Bloomberg on Circumcision Laws: “We have an obligation to keep people alive”


Mayor Michael Bloomberg responded this morning to city rabbis’ threats of legal action if the city goes through with a proposal to restrict a controversial Orthodox Jewish circumcision practice.

“We have an obligation to keep people alive and safe and the courts have held that up repeatedly,” Bloomberg said today at a press conference outside the City Clerk’s office.

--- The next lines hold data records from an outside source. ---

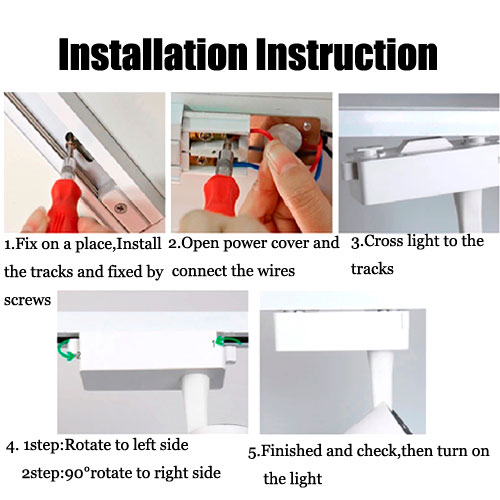 Installation Instruction

1.Fix on a place,Install the tracks and fixed by screws

2.Open power cover and connect the wires

3.Cross light to the tracks

2

1

4. 1step:Rotate to left side
2step:90°rotate to right side

5.Finished and check,then turn on the light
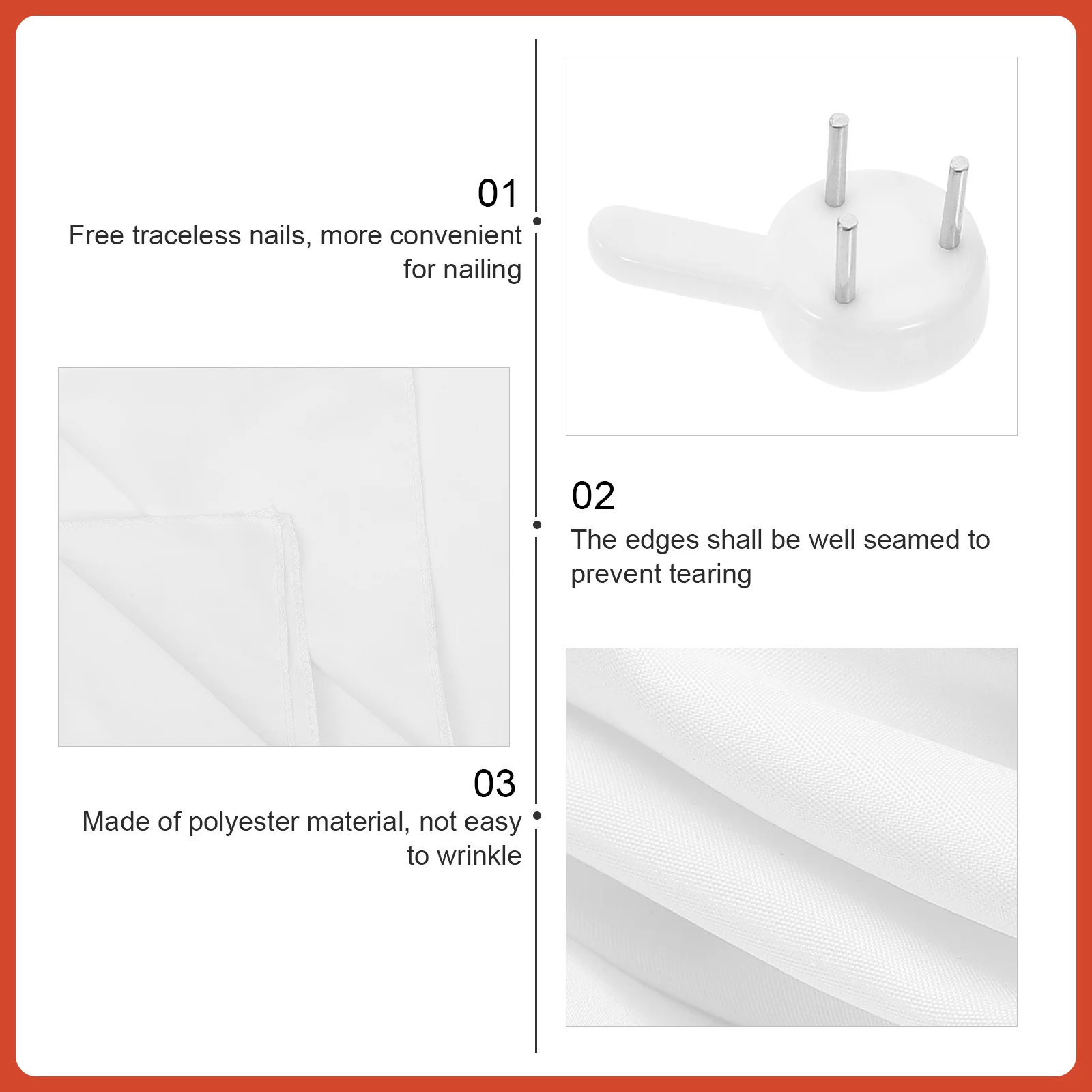 01
Free traceless nails, more convenient for nailing

02
The edges shall be well seamed to prevent tearing

03
Made of polyester material, not easy to wrinkle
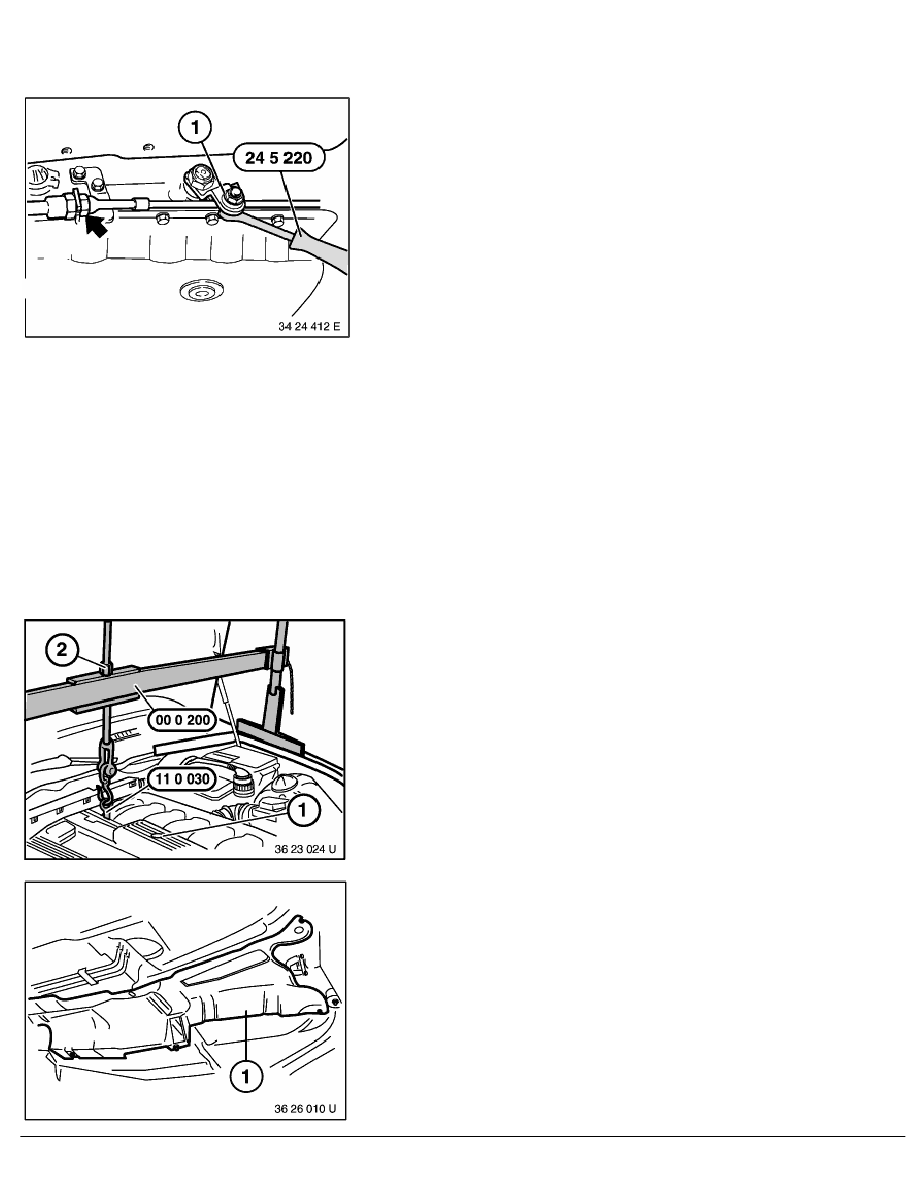 1

24 5 220

34 24 412 E

2

00 0 200

11 0 030

1

36 23 024 U

1

36 26 010 U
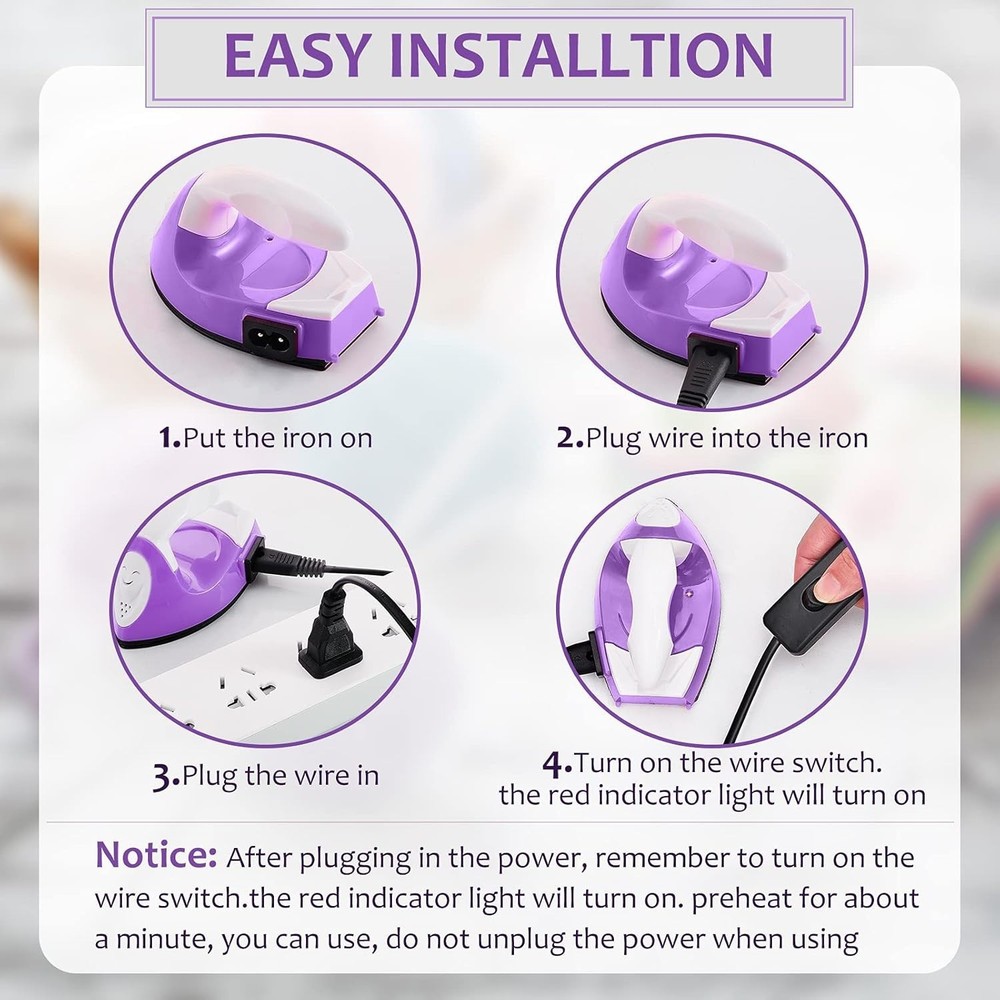 EASY INSTALLTION

1.Put the iron on

2.Plug wire into the iron

3.Plug the wire in

4.Turn on the wire switch. the red indicator light will turn on

Notice: After plugging in the power, remember to turn on the wire switch.the red indicator light will turn on. preheat for about a minute, you can use, do not unplug the power when using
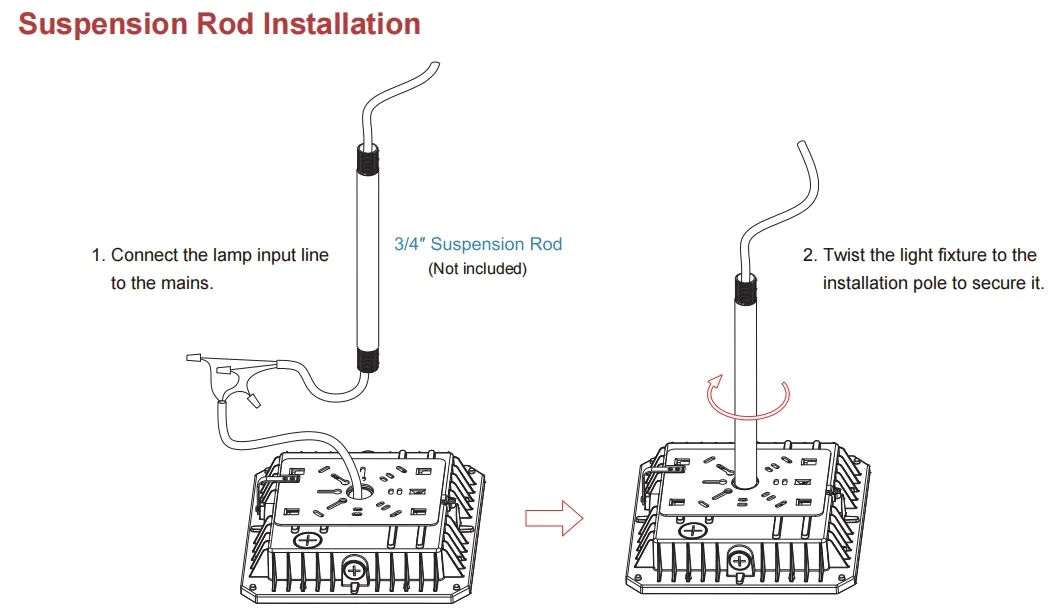 Suspension Rod Installation

1. Connect the lamp input line to the mains.

3/4″ Suspension Rod
(Not included)

2. Twist the light fixture to the installation pole to secure it.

His comments came in response to  Orthodox rabbis, who defended the practice of “metzitzah b’peh” yesterday at a New York City Health Department public hearing.

In “metzitzah b’peh,” a mohel uses his mouth to suck blood from the circumcision wound, a ritual that has led to the transmission of herpes to some infants, in a few cases leading to their deaths.

Rabbi and mohel A. Romi Cohn defended the practice yesterday, saying rabbinical law guidelines are  “much stricter than the medical profession,” even as he admitted that some people who haven’t undergone training as required by rabbinical law will pose as mohels in order to make money, a practice which he strongly condemned.

The Bloomberg administration strongly opposes the practice.

“There are certain practices that doctors say are not safe and we will not permit those practices to the extent that we can stop them,” Bloomberg said. “You don’t have a right to put any child’s life in danger, and this clearly does.”